In some implementations, server 235 may include one or more applications to analyze and consolidate data feeds and/or data updates received from users of client computing devices 205. As an example, data feeds and/or data updates may include, but are not limited to, in vivo feeds, in silico feeds, or real-time updates received from public studies, user studies, one or more third party information sources, and data streams (continuous, batch, or periodic), which may include real-time events related to sensor data applications, biological system monitoring, and the like. Server 235 may also include one or more applications to display the data feeds, data updates, and/or real-time events via one or more display devices of client computing devices 205.
Sequencer 275 is a sequencing device which is any machine capable of sequencing one or more nucleic acid molecules to generate raw sequencing data (e.g., reads). Library prepared nucleic acid samples may be pooled and loaded into lanes of a sequencing flow cell. The flow cell may be loaded into sequencer 275 and imaged to generate sequence data. For example, reagents that interact with the nucleic acid samples fluoresce at particular wavelengths in response to an excitation beam and thereby return a signal for imaging. For instance, the fluorescent components may be generated by fluorescently tagged nucleic acids that hybridize to complementary molecules of the components or to fluorescently tagged nucleotides that are incorporated into an oligonucleotide using a polymerase. As will be appreciated by those skilled in the art, the wavelength at which the dyes of the sample are excited and the wavelength at which they fluoresce will depend upon the absorption and emission spectra of the specific dyes. Sequencer 275 may optionally include or be operably coupled to its own dedicated sequencer computer with its own input/output mechanisms, one or more processors, and memory.

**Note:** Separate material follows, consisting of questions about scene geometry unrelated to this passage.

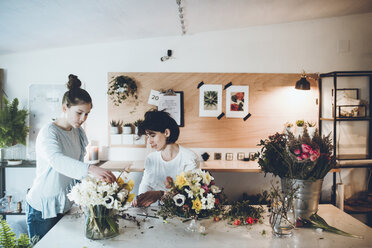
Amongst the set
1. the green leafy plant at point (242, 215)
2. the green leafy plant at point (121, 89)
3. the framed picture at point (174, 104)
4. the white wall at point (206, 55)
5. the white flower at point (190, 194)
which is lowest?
the green leafy plant at point (242, 215)

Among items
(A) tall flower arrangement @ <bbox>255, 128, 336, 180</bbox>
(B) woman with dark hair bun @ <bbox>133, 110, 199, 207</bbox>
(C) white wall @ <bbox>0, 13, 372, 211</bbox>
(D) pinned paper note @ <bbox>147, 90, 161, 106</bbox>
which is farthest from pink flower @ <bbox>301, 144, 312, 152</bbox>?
(D) pinned paper note @ <bbox>147, 90, 161, 106</bbox>

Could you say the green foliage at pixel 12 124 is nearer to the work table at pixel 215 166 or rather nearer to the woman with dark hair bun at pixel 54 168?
the work table at pixel 215 166

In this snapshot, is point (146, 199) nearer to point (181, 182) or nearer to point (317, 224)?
point (181, 182)

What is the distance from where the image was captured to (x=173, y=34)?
3.69 m

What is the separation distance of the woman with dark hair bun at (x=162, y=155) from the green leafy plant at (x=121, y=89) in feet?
4.88

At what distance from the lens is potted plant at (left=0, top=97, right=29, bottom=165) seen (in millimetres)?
3377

Additionally or alternatively, sequencer 275 may be operably coupled to a server 235 or client device 205 via network 220. Client device 205 may access the raw sequencing data files from data repositories 210 and execute instructions for analyzing or communicating the sequence data to network 220.

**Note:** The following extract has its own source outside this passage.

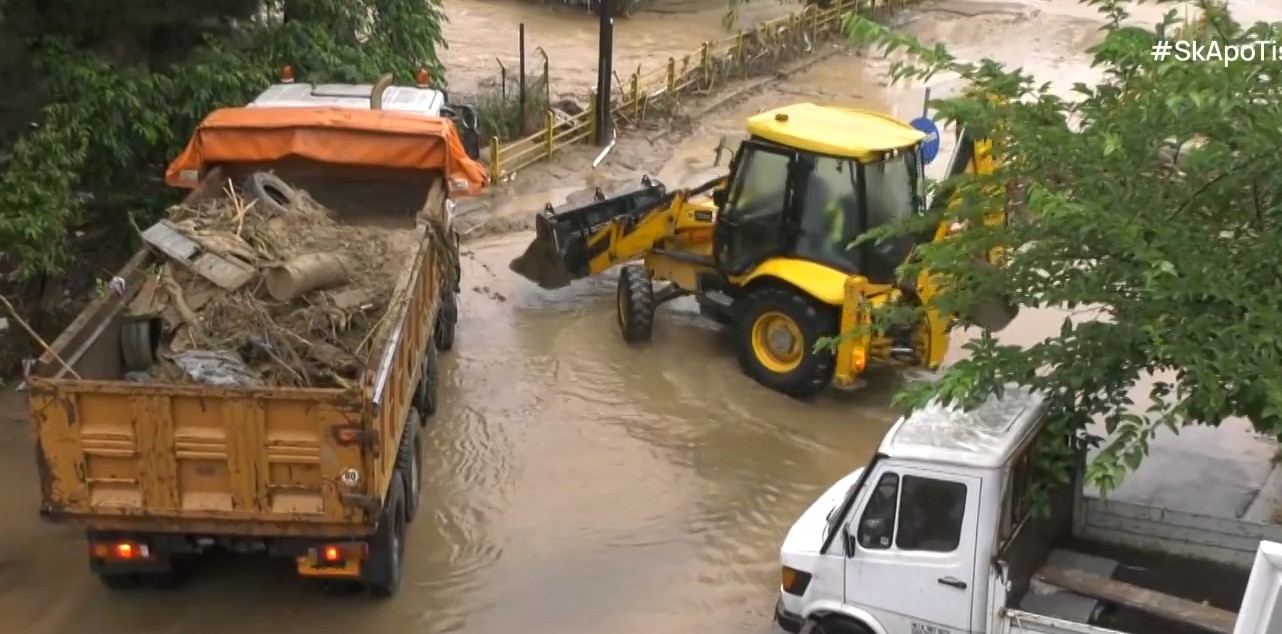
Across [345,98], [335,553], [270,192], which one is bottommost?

In the sample processing portion of workflow 300 (top), at least two or more samples are obtained from a single patient. The sample, or biological sample can be a cell-containing liquid or a tissue. The sample can comprise, but is not limited to, amniotic fluid, tissue biopsies, blood, blood cells, bone marrow, fine needle biopsy samples, peritoneal fluid, amniotic fluid, plasma, pleural fluid, saliva, semen, serum, tissue, or tissue homogenates, frozen or paraffin sections of tissue. Methods of obtaining the specimen include, but are not limited to, biofilms, aspirations, tissue sections, swabs, drawing blood or other fluids, surgical or needle biopsies, and the like. The at least two or more samples obtained from the same patient may be nucleic acid samples (e.g., DNA and/or RNA in both natural and synthetic forms).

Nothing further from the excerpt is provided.